**Records for processing:**
------------------------------------------------------------------------
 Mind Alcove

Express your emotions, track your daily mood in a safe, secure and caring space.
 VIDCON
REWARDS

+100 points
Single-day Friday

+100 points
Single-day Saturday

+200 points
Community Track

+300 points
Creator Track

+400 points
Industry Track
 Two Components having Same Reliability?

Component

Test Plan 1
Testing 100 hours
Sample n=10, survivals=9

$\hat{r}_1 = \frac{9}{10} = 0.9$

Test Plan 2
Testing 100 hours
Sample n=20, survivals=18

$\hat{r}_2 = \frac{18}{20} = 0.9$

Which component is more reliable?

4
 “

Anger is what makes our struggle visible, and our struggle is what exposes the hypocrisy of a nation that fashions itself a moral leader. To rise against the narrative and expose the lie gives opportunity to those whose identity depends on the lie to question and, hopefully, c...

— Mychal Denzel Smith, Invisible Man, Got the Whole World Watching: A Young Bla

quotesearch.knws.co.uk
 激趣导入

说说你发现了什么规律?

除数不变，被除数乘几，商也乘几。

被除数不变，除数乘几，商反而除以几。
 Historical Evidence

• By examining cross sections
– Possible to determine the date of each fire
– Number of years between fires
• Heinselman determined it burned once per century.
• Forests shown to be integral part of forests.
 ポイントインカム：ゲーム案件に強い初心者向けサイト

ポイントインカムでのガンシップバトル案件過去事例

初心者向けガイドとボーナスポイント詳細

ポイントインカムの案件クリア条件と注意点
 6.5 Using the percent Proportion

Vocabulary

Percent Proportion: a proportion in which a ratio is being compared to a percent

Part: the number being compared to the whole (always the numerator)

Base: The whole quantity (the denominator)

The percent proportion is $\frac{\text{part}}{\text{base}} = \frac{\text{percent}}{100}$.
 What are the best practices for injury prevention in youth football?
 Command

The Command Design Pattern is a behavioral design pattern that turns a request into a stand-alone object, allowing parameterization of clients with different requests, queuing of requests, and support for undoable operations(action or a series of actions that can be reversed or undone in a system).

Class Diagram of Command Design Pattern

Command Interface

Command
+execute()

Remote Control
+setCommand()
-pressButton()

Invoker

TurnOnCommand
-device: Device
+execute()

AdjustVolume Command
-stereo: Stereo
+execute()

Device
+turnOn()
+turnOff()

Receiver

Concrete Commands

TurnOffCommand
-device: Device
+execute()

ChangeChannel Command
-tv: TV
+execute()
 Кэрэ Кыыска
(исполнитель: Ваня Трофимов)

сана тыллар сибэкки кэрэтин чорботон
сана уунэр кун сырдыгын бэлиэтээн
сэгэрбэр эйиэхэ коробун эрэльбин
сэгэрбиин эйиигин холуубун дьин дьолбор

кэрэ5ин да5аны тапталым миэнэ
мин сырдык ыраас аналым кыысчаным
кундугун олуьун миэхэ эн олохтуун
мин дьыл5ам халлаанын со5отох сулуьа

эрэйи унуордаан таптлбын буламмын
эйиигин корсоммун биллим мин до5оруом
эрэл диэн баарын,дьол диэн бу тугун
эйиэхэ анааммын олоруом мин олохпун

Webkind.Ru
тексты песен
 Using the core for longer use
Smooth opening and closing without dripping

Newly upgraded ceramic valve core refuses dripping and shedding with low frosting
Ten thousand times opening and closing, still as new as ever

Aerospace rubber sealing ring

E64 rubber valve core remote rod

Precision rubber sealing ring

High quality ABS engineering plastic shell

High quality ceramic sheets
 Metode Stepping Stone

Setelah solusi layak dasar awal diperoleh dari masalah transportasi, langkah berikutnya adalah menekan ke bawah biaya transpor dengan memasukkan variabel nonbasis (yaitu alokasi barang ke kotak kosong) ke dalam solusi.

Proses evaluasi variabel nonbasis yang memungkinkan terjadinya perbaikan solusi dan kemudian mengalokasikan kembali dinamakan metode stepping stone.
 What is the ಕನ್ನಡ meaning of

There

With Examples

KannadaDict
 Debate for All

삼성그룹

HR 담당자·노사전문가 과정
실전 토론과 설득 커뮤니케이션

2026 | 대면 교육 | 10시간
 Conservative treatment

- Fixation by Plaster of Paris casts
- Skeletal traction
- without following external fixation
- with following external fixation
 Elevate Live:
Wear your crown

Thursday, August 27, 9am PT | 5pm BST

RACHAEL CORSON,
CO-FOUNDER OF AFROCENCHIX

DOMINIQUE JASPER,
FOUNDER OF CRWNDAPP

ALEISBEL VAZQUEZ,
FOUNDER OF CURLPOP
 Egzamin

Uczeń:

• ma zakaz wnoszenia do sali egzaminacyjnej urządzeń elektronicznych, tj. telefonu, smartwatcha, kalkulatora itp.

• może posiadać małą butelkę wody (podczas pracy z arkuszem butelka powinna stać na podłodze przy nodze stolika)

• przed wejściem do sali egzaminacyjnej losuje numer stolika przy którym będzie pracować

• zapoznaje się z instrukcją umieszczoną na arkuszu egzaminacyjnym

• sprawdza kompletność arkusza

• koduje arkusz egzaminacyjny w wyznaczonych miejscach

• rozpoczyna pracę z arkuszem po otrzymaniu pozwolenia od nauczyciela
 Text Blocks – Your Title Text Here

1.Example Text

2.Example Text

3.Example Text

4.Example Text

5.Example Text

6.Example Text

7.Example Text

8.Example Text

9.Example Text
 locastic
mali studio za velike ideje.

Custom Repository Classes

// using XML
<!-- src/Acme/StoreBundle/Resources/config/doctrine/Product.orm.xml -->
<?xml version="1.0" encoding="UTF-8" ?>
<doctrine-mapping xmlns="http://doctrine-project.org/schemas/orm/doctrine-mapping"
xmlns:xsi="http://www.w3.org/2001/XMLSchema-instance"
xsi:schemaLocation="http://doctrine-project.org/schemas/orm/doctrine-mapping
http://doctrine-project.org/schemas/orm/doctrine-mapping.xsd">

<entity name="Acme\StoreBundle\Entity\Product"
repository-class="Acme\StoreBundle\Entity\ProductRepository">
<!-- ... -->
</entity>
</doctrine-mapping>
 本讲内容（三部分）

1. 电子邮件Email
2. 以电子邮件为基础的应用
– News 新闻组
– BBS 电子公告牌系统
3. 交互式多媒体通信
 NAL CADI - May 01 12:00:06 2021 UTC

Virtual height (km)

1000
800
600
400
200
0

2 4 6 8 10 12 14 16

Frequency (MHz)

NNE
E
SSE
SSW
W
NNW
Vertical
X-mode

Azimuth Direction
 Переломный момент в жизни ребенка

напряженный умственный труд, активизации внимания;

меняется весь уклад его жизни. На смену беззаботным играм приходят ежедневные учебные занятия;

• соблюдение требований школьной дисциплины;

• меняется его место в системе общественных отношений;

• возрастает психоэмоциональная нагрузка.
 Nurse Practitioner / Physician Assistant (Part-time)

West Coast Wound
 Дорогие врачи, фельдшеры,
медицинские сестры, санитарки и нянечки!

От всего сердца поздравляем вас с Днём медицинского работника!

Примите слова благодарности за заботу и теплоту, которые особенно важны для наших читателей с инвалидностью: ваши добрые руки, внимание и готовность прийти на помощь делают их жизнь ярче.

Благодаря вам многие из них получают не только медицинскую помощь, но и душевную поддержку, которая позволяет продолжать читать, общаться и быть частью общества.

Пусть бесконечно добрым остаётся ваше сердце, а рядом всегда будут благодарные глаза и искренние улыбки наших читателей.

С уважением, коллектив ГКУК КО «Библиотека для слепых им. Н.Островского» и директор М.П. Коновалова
------------------------------------------------------------------------
**Work instruction:** Write out only the lines that run from the line containing "mali studio za velike ideje." through the line containing "Примите слова благодарности", both included, exactly as they appear above.

**Reply to the task:**
mali studio za velike ideje.

Custom Repository Classes

// using XML
<!-- src/Acme/StoreBundle/Resources/config/doctrine/Product.orm.xml -->
<?xml version="1.0" encoding="UTF-8" ?>
<doctrine-mapping xmlns="http://doctrine-project.org/schemas/orm/doctrine-mapping"
xmlns:xsi="http://www.w3.org/2001/XMLSchema-instance"
xsi:schemaLocation="http://doctrine-project.org/schemas/orm/doctrine-mapping
http://doctrine-project.org/schemas/orm/doctrine-mapping.xsd">

<entity name="Acme\StoreBundle\Entity\Product"
repository-class="Acme\StoreBundle\Entity\ProductRepository">
<!-- ... -->
</entity>
</doctrine-mapping>
 本讲内容（三部分）

1. 电子邮件Email
2. 以电子邮件为基础的应用
– News 新闻组
– BBS 电子公告牌系统
3. 交互式多媒体通信
 NAL CADI - May 01 12:00:06 2021 UTC

Virtual height (km)

1000
800
600
400
200
0

2 4 6 8 10 12 14 16

Frequency (MHz)

NNE
E
SSE
SSW
W
NNW
Vertical
X-mode

Azimuth Direction
 Переломный момент в жизни ребенка

напряженный умственный труд, активизации внимания;

меняется весь уклад его жизни. На смену беззаботным играм приходят ежедневные учебные занятия;

• соблюдение требований школьной дисциплины;

• меняется его место в системе общественных отношений;

• возрастает психоэмоциональная нагрузка.
 Nurse Practitioner / Physician Assistant (Part-time)

West Coast Wound
 Дорогие врачи, фельдшеры,
медицинские сестры, санитарки и нянечки!

От всего сердца поздравляем вас с Днём медицинского работника!

Примите слова благодарности за заботу и теплоту, которые особенно важны для наших читателей с инвалидностью: ваши добрые руки, внимание и готовность прийти на помощь делают их жизнь ярче.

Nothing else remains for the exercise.